Gartner has recently put forth a formal definition for Big Data: “Big Data are high-volume, high-velocity, and/or high-variety information assets that require new forms of processing to enable enhanced decision making, insight discovery and process optimization.” For those of you new to Big Data problems, the definition includes three critical “V”’s often referred to as the “3 V’s of Big Data”: volume, velocity and variety. And the fourth critical piece of the definition is “…require[s] new forms of processing…” – i.e., a novel approach to the management of data.
Here’s why that’s critical. Vendors, companies and individuals love to throw out the dictum that they have handled big data problems before big data was big. But it just ain’t so! Yes, 10 years ago, a gigabyte of data was a lot for a system to handle efficiently. Kudos for those who successfully manipulated data sets of that size. And in 10 years from now, a petabyte may not seem like a lot of data, so the future you may question why you struggled with “only a petabyte”. But just because you have “volume” doesn’t mean that you know how to work with big data problems.
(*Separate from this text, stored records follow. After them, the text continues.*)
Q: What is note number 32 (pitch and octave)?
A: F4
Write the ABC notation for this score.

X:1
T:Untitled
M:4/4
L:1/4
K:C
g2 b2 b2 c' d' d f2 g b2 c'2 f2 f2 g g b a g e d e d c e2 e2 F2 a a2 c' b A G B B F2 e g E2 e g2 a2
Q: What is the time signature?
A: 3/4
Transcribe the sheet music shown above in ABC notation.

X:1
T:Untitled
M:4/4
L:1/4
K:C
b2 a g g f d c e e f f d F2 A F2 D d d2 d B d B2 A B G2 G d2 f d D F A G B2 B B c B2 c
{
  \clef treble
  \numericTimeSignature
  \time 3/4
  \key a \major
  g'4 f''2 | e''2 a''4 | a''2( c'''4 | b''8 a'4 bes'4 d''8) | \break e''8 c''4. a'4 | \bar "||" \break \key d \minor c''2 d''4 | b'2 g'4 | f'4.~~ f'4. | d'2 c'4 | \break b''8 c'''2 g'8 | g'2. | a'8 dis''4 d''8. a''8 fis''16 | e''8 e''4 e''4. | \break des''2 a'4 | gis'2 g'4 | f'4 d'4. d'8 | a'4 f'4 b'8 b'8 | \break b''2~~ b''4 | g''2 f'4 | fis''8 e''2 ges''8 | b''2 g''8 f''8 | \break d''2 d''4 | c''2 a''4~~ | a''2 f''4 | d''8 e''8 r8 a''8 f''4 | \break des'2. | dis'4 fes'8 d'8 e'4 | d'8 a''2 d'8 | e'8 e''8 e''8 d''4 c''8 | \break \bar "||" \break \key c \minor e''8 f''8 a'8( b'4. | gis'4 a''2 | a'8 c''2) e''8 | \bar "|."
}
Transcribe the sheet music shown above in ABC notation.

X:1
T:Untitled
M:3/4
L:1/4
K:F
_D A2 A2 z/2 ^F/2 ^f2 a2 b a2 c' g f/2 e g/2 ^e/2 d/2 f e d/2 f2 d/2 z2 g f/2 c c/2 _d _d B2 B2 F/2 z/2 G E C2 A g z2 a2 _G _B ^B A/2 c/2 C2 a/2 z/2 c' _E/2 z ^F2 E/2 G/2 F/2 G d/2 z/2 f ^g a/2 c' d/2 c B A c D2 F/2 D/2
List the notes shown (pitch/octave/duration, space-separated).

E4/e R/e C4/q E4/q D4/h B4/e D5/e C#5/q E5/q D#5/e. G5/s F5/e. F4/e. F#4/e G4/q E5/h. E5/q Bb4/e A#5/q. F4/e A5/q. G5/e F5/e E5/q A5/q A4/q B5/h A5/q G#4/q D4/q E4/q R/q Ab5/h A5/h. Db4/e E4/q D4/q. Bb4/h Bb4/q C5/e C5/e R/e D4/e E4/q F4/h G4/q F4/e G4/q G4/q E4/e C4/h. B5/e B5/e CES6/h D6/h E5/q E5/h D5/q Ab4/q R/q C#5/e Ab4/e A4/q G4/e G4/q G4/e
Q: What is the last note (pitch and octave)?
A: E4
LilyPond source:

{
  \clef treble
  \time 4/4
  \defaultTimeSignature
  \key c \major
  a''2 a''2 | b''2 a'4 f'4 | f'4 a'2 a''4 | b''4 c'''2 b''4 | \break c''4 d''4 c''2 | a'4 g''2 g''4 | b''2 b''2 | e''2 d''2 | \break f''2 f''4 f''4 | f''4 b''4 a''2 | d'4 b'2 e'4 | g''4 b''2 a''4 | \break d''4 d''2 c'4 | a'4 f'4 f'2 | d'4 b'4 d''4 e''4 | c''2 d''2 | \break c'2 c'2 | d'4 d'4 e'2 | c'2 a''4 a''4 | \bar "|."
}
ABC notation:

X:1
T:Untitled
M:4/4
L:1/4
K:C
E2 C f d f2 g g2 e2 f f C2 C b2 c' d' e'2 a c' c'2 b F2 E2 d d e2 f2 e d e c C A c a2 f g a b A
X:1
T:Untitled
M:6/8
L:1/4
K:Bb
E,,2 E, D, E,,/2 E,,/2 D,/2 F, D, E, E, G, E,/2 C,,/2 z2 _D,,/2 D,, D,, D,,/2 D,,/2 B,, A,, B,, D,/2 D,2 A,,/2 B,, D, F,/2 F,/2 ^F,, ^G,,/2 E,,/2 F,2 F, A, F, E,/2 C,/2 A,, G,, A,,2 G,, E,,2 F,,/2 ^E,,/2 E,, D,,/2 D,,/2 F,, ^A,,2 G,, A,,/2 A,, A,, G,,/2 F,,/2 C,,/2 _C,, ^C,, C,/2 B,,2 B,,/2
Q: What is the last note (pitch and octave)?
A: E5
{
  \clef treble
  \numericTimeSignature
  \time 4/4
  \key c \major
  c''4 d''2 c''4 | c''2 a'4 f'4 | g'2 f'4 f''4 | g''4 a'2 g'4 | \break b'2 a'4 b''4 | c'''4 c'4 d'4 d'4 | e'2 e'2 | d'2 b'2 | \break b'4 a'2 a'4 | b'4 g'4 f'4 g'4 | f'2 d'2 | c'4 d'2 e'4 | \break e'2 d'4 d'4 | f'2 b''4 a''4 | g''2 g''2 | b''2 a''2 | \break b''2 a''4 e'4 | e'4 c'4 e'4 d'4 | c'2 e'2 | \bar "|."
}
The reality is that these big data problems are of a class that are just plain difficult or impossible to solve with traditional approaches. (For those of you that need specifics – I’m talking about relational data models!) Big data doesn’t mean that you must use NoSQL or other technologies, but it does mean that you need to approach the problem with a new approach, typically by implementing a highly parallel processing algorithm such as Mapreduce (though, again, it doesn’t have to be Mapreduce).
So if you are talking to a vendor who is touting their big data experience, and they say they’ve been solving these types of problems for years and years – be wary. They are giving you a “marketing answer”. Dig in. Understand what they are really doing, and understand if their solution really meets your needs. They may certainly be a great choice for you but, equally, they may not.